Kayano - this is actually him 'cutting back'

Imperial - I want a baby so bad I couldn't imagine saying Im giving up TTC

OP posts:
ginmakesitallok · 13/05/2012 22:00

This is hi cutting back??!! Shock I think you and he need to tackle your alcohol issues before you bring a baby into the middle of things.

winkle2 · 13/05/2012 22:01

Overall habits were worse but after me nagging him he has cut back. He used to drink heavily 3 times a week. 6-8 cans a good 3 times a week.

OP posts:
YoullLaughAboutItOneDay · 13/05/2012 22:01

This is him cutting back? So how often does he drink this much?

TBH, the issue here is not the effect his drinking might be having on his sperm count. It's about the sort of husband and father he will be if he has an alcohol problem. Do you think he does?

HOMEMADECHUTNEY · 13/05/2012 22:01

How long have you been trying to conceive? Depending on your age, I would be seeking at the very least some advice from my GP, if nothing had happened after 6 months of properly trying, ie knowing when you ovulate and ensuring you're actually having sex at the crucial time.

Perhaps an 'official' opinion on his drinking levels would make him sit him and take notice, assuming he's as motivated as you to become a parent?

{{Hugs}} to you - it's not easy Sad.

SodoffBaldrick · 13/05/2012 22:03

You've got a lot of compromises ahead of you, I fear.

If you want a baby so badly that you'll do it with someone with a drinking problem (DH and I like a drop, so do all our friends; I'm not judging, but by anyone's standards, this is excessive), then you've got a lifetime of issued ahead.

You have to think about the realities of having a baby with a man who drinks this much, not just trying to have a baby with him.

I have no suggestions, as I think this is something he has to want to cut back on for himself. You can't fix it for him, no matter how much you might want to.

HOMEMADECHUTNEY · 13/05/2012 22:04

x-post, I'm such a slow typist.

I'd still consider having a chat with my GP. How old are you?

HOMEMADECHUTNEY · 13/05/2012 22:07

That's actually a very good point sodoff. What kind of father do you think he'll make? Heavy drinking and parenthood are a terrible combination.

winkle2 · 13/05/2012 22:11

We're both 33.

OP posts:
McHappyPants2012 · 13/05/2012 22:13

It's bull shit that being a heavy drinker makes you a crap parent.

I used to drink from Thursday to Sunday very heavy, decided ttc and stopped smoking and drinking luckily it only took 2 months.

Now adays I am tee total

winkle2 · 13/05/2012 22:14

His argument is he's been working on this for weeks and he's at the final stage and he's de-stressing.

OP posts:
SodoffBaldrick · 13/05/2012 22:17

I don't get your point, McHappy. Clearly you stopped drinking once you decided to become a parent?

Then of course you're not a crap parent.

What of the OP's DH doesn't stop this level of drinking?

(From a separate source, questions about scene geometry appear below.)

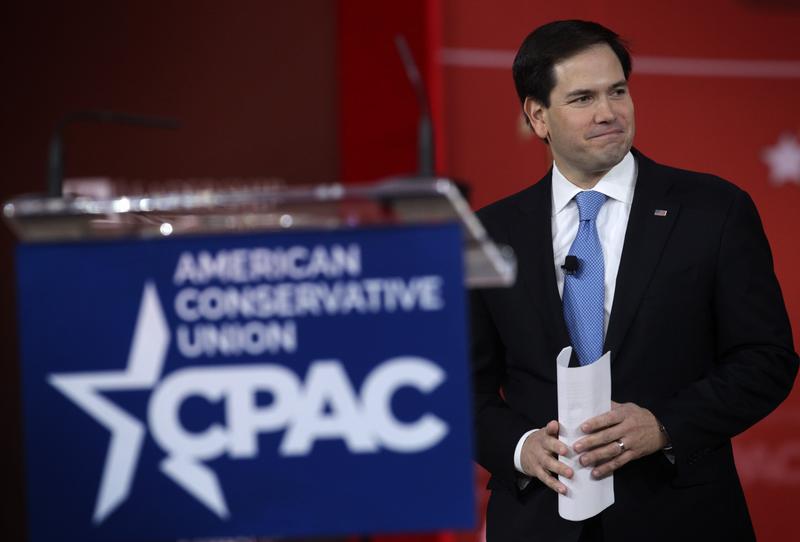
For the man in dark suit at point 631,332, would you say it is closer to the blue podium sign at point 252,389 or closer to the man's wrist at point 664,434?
the man's wrist at point 664,434

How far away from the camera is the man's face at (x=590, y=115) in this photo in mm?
1948

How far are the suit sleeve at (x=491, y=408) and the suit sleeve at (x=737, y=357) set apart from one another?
0.85ft

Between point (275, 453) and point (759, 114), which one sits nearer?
point (275, 453)

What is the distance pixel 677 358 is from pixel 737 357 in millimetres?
101

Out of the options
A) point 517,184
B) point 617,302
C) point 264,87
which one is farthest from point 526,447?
point 264,87

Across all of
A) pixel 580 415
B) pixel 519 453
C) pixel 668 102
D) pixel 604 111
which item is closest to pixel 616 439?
pixel 580 415

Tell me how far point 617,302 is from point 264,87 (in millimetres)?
2033

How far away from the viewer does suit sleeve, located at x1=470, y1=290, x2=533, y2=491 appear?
190 centimetres

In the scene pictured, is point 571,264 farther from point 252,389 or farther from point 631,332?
point 252,389

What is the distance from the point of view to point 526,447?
1.84 m

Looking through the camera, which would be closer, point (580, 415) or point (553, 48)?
point (580, 415)

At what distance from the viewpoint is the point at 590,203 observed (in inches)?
76.5

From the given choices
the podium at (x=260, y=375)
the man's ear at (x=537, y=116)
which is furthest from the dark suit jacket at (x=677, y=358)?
the podium at (x=260, y=375)

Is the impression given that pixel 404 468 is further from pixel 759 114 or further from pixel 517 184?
pixel 759 114
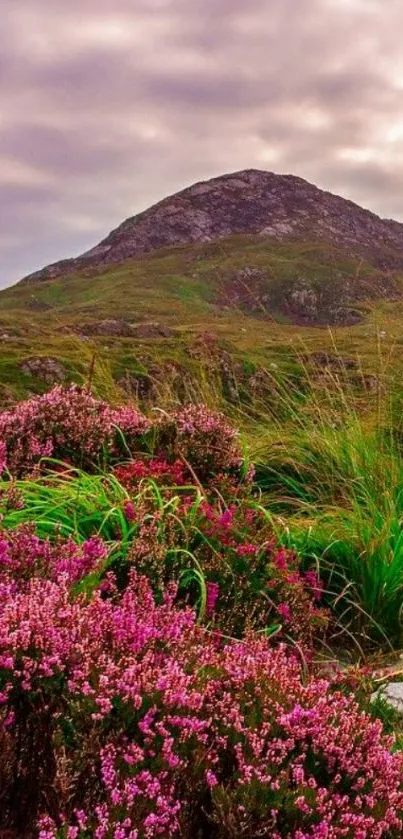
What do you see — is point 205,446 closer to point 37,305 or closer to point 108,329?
point 108,329

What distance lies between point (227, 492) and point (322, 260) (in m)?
173

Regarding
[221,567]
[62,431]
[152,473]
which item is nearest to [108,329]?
[62,431]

This is the whole point.

YoullLaughAboutItOneDay · 13/05/2012 22:18

So Winkle - how common is this level of drinking now? Do you think he has an alcohol problem?

McHappyPants2012 · 13/05/2012 22:20

My dh never stopped drinking and he is a fantastic father

winkle2 · 13/05/2012 22:23

Last week he randomly met a friend from uni so had a heavy night out with him.

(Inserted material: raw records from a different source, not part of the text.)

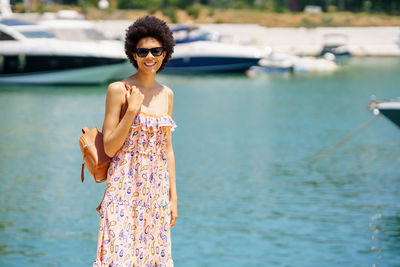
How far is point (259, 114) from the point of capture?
22750mm

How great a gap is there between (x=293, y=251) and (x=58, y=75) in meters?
22.5

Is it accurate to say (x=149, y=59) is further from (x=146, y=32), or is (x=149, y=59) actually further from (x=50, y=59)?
(x=50, y=59)

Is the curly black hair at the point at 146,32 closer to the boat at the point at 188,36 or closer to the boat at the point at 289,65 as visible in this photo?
the boat at the point at 188,36

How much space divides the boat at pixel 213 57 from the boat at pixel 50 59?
8142 millimetres

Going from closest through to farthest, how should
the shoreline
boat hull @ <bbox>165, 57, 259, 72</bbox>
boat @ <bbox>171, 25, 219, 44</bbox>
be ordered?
boat hull @ <bbox>165, 57, 259, 72</bbox>
boat @ <bbox>171, 25, 219, 44</bbox>
the shoreline

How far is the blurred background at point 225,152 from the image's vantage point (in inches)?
348

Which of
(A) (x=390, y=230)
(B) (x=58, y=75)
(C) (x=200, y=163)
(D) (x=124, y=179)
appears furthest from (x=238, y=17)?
(D) (x=124, y=179)

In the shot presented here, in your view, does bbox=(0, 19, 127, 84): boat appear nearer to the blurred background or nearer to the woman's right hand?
the blurred background

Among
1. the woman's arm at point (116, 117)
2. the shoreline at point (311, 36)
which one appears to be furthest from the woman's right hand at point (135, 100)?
the shoreline at point (311, 36)

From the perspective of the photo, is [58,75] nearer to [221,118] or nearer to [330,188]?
[221,118]

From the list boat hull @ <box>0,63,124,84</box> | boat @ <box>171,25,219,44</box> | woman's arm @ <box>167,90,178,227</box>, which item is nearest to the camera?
woman's arm @ <box>167,90,178,227</box>

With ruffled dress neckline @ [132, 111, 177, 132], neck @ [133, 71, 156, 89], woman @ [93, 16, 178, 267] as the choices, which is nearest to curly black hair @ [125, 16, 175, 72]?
woman @ [93, 16, 178, 267]

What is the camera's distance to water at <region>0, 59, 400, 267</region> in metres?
8.55

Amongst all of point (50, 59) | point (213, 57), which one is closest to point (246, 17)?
point (213, 57)
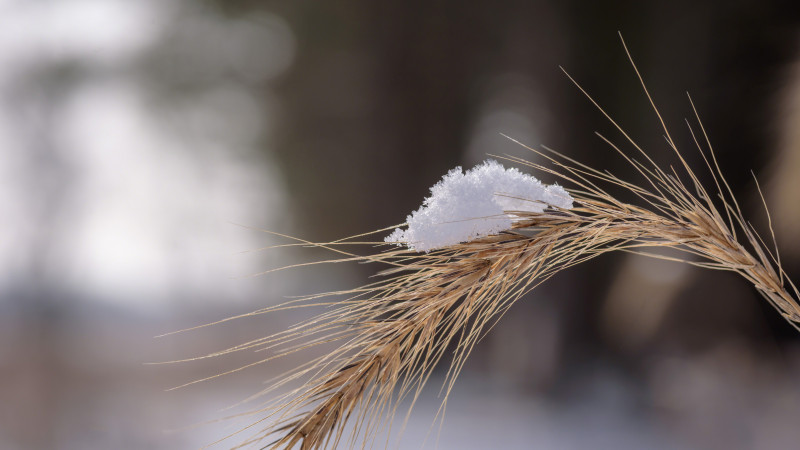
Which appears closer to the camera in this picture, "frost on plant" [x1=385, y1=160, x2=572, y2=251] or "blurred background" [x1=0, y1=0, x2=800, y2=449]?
"frost on plant" [x1=385, y1=160, x2=572, y2=251]

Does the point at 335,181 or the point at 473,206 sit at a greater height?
the point at 335,181

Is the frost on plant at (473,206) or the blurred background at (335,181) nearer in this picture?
the frost on plant at (473,206)

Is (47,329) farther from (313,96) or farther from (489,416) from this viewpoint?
(489,416)

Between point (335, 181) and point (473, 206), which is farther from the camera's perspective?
point (335, 181)
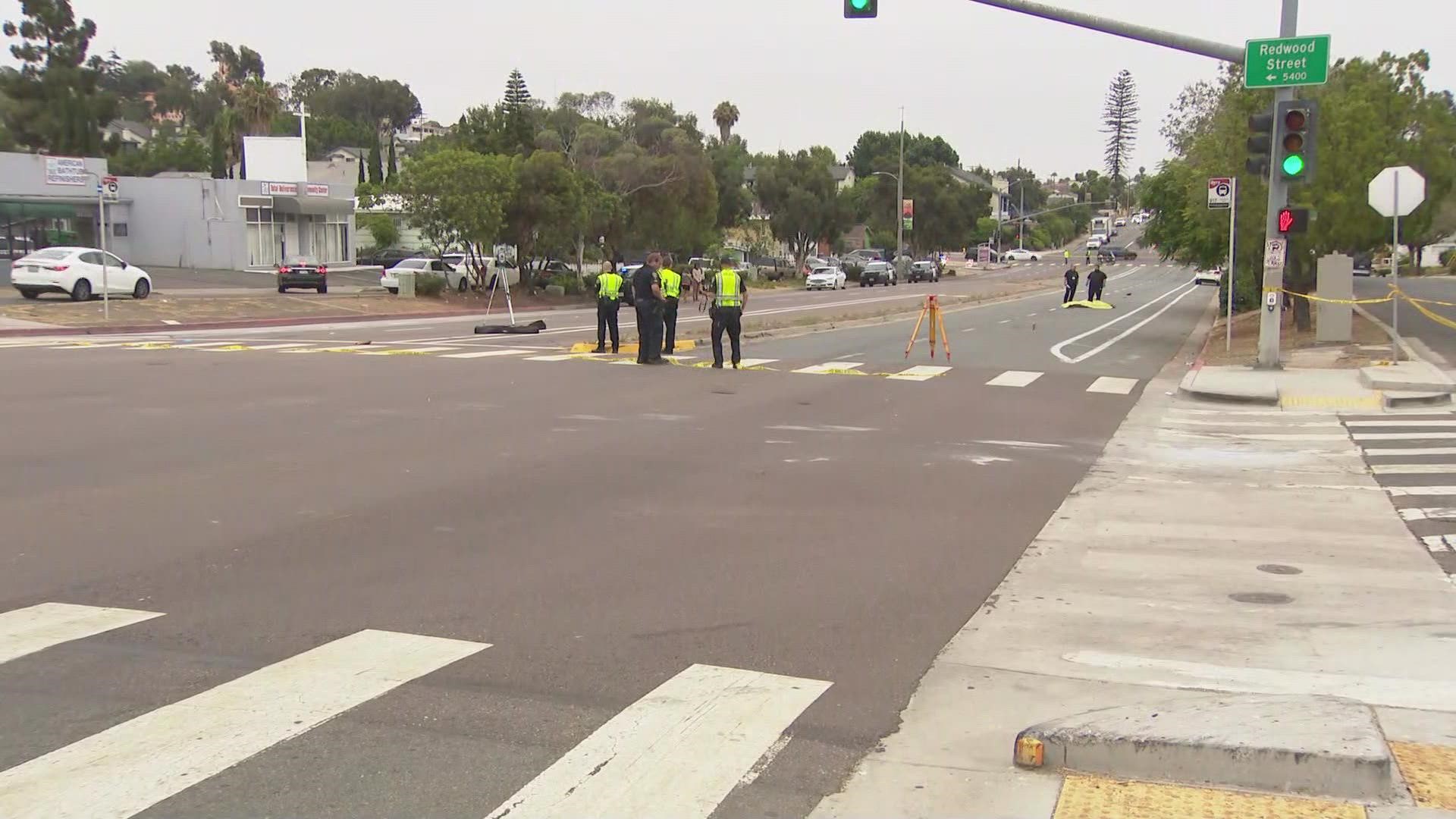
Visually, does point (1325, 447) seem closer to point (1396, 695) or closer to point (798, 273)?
point (1396, 695)

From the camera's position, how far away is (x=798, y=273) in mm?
81188

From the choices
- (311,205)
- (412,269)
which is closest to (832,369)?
(412,269)

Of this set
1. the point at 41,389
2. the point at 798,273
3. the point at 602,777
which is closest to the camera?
the point at 602,777

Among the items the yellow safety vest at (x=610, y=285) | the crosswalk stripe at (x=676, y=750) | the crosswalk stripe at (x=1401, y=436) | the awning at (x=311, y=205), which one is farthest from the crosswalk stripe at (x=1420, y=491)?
the awning at (x=311, y=205)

Yesterday we met friends at thier house and he had 4 cans of fosters.

Thurs night he had about 6 drinks at home.

OP posts:
McHappyPants2012 · 13/05/2012 22:23

And how many mums don't know they are pregnant and still go out drinking. Don't make them crap mums.

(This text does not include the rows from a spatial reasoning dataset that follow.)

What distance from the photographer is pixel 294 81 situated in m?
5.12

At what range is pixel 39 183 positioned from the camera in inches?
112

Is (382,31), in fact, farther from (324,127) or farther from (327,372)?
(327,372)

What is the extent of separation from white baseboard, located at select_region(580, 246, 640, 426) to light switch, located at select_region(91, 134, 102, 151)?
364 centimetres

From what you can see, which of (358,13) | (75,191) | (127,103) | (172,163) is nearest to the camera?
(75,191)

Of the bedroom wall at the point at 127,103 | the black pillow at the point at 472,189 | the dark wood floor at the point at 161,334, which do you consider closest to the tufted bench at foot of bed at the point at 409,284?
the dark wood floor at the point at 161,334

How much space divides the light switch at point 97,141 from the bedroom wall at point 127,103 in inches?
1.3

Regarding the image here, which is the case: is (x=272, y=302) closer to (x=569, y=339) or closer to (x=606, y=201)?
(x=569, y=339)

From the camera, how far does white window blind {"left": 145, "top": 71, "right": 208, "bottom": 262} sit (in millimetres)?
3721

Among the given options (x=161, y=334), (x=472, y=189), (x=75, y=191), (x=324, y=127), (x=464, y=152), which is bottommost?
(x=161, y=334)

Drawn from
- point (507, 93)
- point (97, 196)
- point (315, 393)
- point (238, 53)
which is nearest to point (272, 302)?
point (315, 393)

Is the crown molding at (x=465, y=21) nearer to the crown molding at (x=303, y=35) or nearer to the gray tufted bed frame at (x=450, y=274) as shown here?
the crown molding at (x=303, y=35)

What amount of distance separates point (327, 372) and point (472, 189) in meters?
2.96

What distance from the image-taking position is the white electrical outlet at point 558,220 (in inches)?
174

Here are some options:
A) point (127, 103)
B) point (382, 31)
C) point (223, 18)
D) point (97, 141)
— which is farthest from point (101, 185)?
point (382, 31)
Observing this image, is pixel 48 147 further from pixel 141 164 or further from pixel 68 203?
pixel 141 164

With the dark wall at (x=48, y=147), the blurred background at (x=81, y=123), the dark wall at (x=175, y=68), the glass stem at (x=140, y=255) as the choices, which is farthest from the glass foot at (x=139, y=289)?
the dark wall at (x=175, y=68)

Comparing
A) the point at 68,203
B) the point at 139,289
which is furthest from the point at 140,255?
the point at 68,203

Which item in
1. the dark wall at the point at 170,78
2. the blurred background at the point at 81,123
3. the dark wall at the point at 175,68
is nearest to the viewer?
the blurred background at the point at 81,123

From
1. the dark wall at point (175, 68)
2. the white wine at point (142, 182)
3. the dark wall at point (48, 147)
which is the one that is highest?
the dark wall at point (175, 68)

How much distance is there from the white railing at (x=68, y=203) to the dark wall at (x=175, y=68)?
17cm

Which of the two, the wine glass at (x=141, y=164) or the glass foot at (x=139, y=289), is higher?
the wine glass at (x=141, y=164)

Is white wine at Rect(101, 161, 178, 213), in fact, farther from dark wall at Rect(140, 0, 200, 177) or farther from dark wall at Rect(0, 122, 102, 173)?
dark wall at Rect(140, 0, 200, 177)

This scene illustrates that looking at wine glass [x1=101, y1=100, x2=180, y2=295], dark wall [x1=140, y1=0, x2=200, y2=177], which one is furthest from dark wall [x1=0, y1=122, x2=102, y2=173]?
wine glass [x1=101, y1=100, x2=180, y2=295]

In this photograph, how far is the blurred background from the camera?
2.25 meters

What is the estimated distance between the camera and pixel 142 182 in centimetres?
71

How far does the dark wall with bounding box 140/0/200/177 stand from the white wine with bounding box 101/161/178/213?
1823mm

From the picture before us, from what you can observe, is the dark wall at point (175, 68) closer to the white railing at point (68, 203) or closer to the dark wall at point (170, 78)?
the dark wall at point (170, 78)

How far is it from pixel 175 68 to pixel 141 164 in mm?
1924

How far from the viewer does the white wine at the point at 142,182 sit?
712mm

There are mums who know they are pregnant and still drink, don't make them crap mums either

AnnieLobeseder · 13/05/2012 22:25

I would say, with that amount of drinking going on, that conceiving a baby is the least of your worries.

How drunk does he get on a daily basis? Does he manage to keep his temper in check? Is he regularly hungover in the mornings? If he gets at all aggressive or struggles in the mornings, dealing with a newborn is going to be a nightmare.

Will you be able to rely on him to be an effective father to your child when he has such a serious drinking problem? And make no mistake, he has got a serious drinking problem.

Please don't let your desire for a baby cloud your judgement - this is a real issue. Do you really want to being an innocent baby into a house with an alcoholic?